IV. “Purchaser” under N.C. Gen. Stat. § 20-288(e)
    International contends that Regional is not a “purchaser” as required by N.C. Gen. Stat. § 20-288(e) (2001) and therefore not subject to the surety bond. We disagree.
    International issued the surety bond required by statute for Forsyth to operate as a motor vehicle dealer. N.C. Gen. Stat. § 20-288 states in part:
        Any purchaser of a motor vehicle, including a motor vehicle dealer, who shall have suffered any loss or damage by the failure of any license holder subject to this subsection to deliver free and clear title to any vehicle purchased from a license holder or any other act of a license holder subject to this subsection that constitutes a violation of this Article or Article 15 of this Chapter shall have the right to institute an action torecover against the license holder and the surety.

N.C. Gen. Stat. § 20-288(e) (emphasis supplied). This Court limited application of this statute to purchasers and those who claim directly through the actual purchaser. In NCNB v. Western Surety Co., 88 N.C. App. 705, 364 S.E.2d 675 (1988), the purchaser of a vehicle assigned all of his rights to NCNB who subsequently sued the surety company under this statute. This Court held that where a bank is subrogated to the claims of the purchaser, it is entitled to sue on the motor vehicle surety bonds. Id. The Court expressly noted that it was the direct relationship between the bank and the purchaser that allowed the bank to step into the shoes of the purchaser and recover under the statute. Id.
    As in NCNB, Regional stepped into the shoes of the purchaser, Gonzalez, through the subrogation order.
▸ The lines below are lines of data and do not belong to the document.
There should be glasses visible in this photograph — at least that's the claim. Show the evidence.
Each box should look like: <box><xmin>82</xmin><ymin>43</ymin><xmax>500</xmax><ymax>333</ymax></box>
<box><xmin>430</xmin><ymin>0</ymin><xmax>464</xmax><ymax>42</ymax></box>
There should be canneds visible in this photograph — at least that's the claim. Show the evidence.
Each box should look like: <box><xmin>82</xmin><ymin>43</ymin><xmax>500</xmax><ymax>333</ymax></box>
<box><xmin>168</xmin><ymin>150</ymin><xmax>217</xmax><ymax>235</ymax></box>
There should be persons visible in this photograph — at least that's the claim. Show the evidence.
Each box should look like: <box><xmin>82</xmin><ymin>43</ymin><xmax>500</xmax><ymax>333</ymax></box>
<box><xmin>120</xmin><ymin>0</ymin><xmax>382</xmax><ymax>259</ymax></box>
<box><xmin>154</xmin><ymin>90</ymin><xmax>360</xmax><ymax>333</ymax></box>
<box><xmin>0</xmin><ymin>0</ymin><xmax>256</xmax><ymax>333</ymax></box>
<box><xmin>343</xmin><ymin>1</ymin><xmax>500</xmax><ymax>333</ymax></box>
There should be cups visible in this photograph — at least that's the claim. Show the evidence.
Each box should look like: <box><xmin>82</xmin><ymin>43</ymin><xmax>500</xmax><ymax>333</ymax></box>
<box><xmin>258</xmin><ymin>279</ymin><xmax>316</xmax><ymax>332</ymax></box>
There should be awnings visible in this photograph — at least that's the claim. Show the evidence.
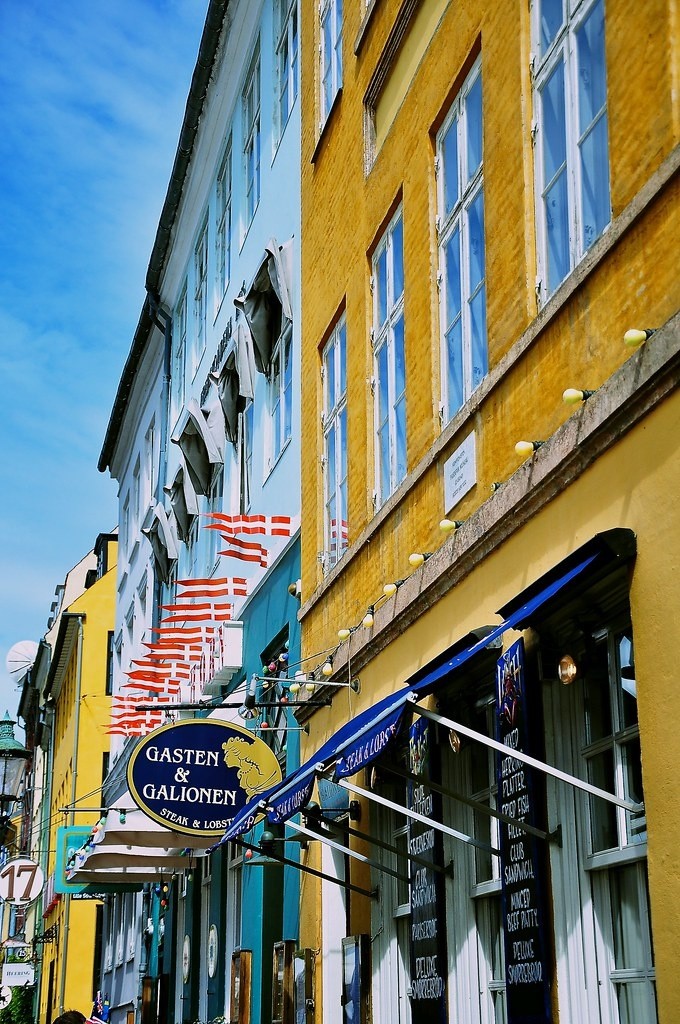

We hold that Regional was entitled to sue under the surety bond, due to the direct relationship between Gonzalez and Regional.
V. Conclusion
    International may not collaterally attack the prior judgment which subrogated Regional to the rights of Gonzalez. Because of its subrogation to Gonzalez's rights, Regional is entitled to sue on the surety bond under N.C. Gen. Stat. § 20-288(e). The trial court did not err in granting summary judgment in favor of Regional.
    Affirmed.
    Judges TIMMONS-GOODSON and LEVINSON concur.